Question

A block of mass \( m \) and charge \( q \) is connected to a point 'O' with an inextensible string. This system is on a horizontal table. An electric field \( E \) is applied perpendicular to the string and in the plane of the horizontal table. The tension in the string when it becomes parallel to the electric field is:

• A. \( qE \)
• B. \( 2qE \)
• C. \( \frac{3qE}{4} \)
• D. \( 3qE \)

Hint:

In such problems, analyze the forces acting on the block and use the geometry of the system to balance the forces in different directions.

Answer 1

The Correct Option is D

When the block is subjected to an electric field, the force on the block due to the electric field is given by: \[ F = qE \] This force acts on the block in the direction of the electric field. Additionally, there is a tension \( T \) in the string that prevents the block from accelerating along the surface. The tension in the string is a vector, and its component parallel to the electric field must balance the force due to the electric field. When the string becomes parallel to the electric field, the tension \( T \) in the string balances the electric force: \[ T = 3qE \] Thus, the correct answer is option (4), \( 3qE \).

Answer 2

Step 1: Understanding the setup
A block with mass \( m \) and charge \( q \) is tied to a fixed point 'O' by a string on a horizontal table.
An electric field \( E \) is applied perpendicular to the string initially and lies in the table’s plane.

Step 2: Forces acting on the block
The forces on the block are:
- Tension \( T \) in the string,
- Electric force \( F_e = qE \) acting due to the electric field,
- Normal reaction and weight balance vertically and are not affecting horizontal motion.

Step 3: When the string becomes parallel to the electric field
At this position, the tension \( T \) must balance the resultant forces acting on the block.
If the block moves under electric force and tension, consider the equilibrium of forces in the direction of the string.

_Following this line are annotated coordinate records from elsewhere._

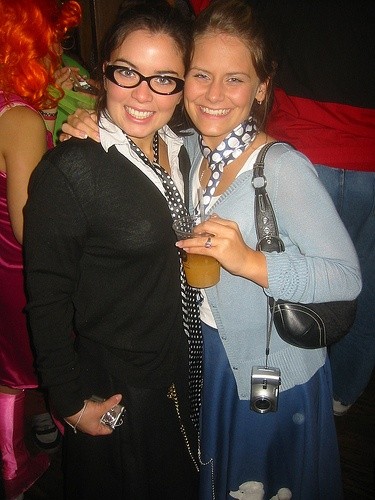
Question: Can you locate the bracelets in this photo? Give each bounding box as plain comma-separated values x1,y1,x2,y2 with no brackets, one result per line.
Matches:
40,111,58,116
64,402,88,434
44,116,57,120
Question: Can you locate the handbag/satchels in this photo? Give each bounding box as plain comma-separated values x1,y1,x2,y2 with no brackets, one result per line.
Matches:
250,138,358,350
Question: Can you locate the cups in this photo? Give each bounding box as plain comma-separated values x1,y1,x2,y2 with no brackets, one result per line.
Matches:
172,214,221,290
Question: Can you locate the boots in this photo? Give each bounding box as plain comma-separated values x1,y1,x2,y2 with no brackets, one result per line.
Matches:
0,390,54,500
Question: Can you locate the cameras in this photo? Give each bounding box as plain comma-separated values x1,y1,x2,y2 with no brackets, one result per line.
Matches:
250,366,281,414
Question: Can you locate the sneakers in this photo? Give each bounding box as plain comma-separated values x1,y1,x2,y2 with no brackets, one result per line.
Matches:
30,410,63,455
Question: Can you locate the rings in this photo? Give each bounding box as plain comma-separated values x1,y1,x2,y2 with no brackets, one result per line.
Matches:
205,237,211,248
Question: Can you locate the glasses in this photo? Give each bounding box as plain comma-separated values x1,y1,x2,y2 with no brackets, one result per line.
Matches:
104,64,185,96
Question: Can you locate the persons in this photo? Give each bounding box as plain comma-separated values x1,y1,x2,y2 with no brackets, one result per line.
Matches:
59,0,362,500
23,0,204,500
0,0,102,500
263,0,375,416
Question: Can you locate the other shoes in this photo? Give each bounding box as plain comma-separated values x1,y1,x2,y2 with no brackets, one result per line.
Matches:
333,392,362,417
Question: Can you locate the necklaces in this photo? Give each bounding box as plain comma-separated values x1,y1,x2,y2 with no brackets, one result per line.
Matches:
200,170,206,181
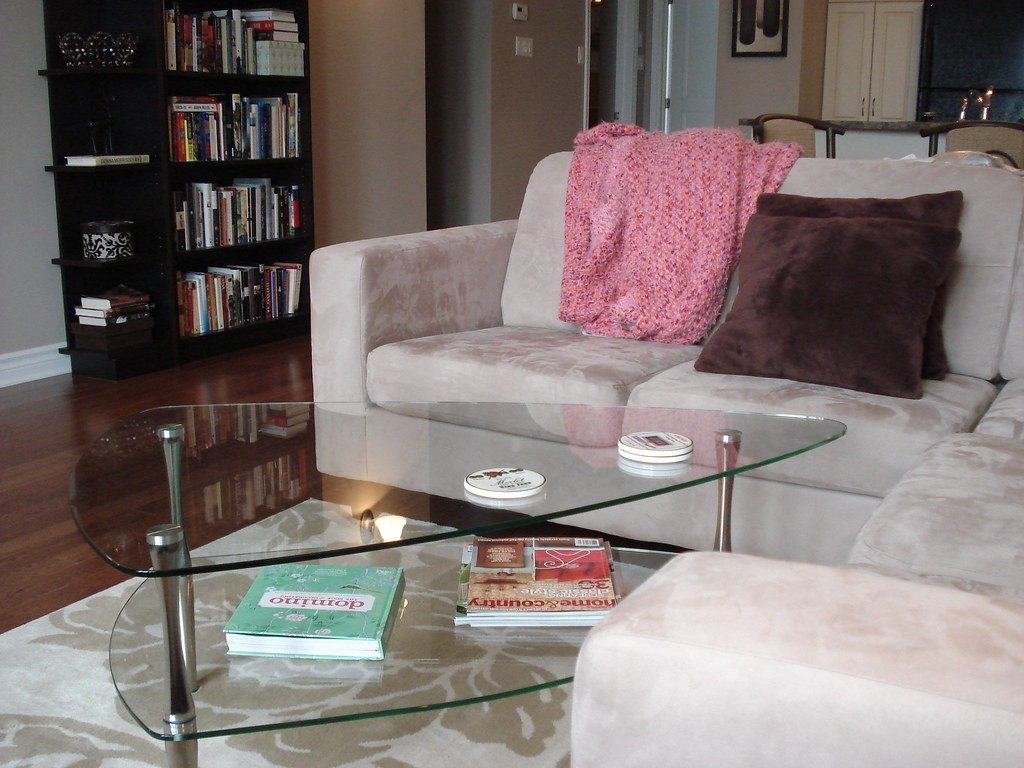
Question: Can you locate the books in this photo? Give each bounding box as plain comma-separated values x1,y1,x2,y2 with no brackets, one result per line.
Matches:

Step 4: Calculating tension
The net force due to electric field when the string is parallel is \( qE \). The tension \( T \) must provide the necessary force to keep the block in circular motion and balance the electric force.
By vector addition of forces and equilibrium conditions, tension \( T = 3 q E \).

Step 5: Conclusion
Therefore, the tension in the string when it becomes parallel to the electric field is \( 3 q E \).